As part of his efforts to link the biochemical and biophysical studies of the complexes with what is going on in vivo, his group wants to exploit the strength in microscopy at Oxford. ‘Ultimately, we want to study the import of a single molecule into a living bacterium, to disentangle the mechanics of that process,’ he says.

‘For example, one of the proteins that is parasitised during colicin import is TolB. We discovered that when colicins contact TolB they modify its allosteric behaviour. This led us into single molecule studies using fluorescently-labelled TolB to investigate this allosteric transition in vitro. I’d like to extend this work by investigating such processes in vivo, which we can do by using the sophisticated imaging technologies available here in Oxford.’
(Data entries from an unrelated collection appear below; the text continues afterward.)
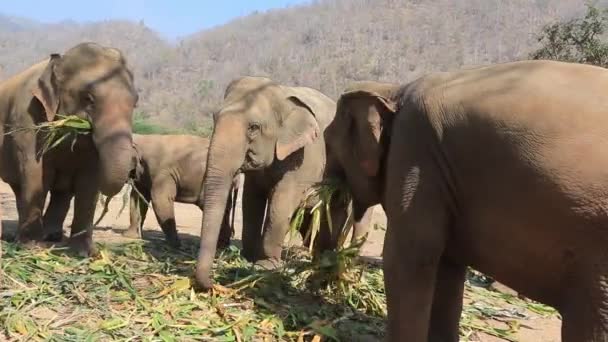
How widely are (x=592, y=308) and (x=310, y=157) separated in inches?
155

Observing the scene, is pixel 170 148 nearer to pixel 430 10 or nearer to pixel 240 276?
pixel 240 276

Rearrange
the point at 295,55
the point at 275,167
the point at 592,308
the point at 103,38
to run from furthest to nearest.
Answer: the point at 103,38
the point at 295,55
the point at 275,167
the point at 592,308

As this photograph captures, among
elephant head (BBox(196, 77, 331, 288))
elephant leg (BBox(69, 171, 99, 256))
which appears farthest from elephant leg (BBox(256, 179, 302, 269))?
elephant leg (BBox(69, 171, 99, 256))

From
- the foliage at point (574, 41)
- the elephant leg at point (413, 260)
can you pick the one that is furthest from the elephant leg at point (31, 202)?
the foliage at point (574, 41)

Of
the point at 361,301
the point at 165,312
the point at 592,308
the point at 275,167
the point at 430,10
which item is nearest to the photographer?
the point at 592,308

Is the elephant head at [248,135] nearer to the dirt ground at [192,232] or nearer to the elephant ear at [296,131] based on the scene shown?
the elephant ear at [296,131]

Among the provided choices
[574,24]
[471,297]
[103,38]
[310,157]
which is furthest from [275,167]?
[103,38]

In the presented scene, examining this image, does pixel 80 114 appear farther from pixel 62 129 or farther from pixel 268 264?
pixel 268 264

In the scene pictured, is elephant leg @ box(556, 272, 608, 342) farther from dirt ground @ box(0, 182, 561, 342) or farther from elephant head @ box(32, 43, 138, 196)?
elephant head @ box(32, 43, 138, 196)

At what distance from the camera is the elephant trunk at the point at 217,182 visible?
15.7 feet

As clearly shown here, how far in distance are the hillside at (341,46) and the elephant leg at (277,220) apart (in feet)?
79.7

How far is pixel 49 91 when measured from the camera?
18.2 feet

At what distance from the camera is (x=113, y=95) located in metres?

Microscopy and other approaches will boost the little that is known about what TolB and other proteins that are parasitized by colicins do. ‘I’m hoping that being in this new setting will allow us to probe in vivo aspects of the biology we are interested in and bring it more into a biomedical arena,’ says Professor Kleanthous.‘The proteins that we study are antibacterial but have not been used as antibiotics in mammals, and this is something we’d like to explore in the future.’

‘Gut microbes are known to make colicin-like molecules, though their involvement in pathogenicity has always been controversial. But the systems they parasitize are known virulence factors – for example, in E.coli 157. So maybe by understanding the interactions of colicins we might be able to target the systems they parasitize with small molecule antibiotics. Oxford provides a perfect environment to test these ideas.’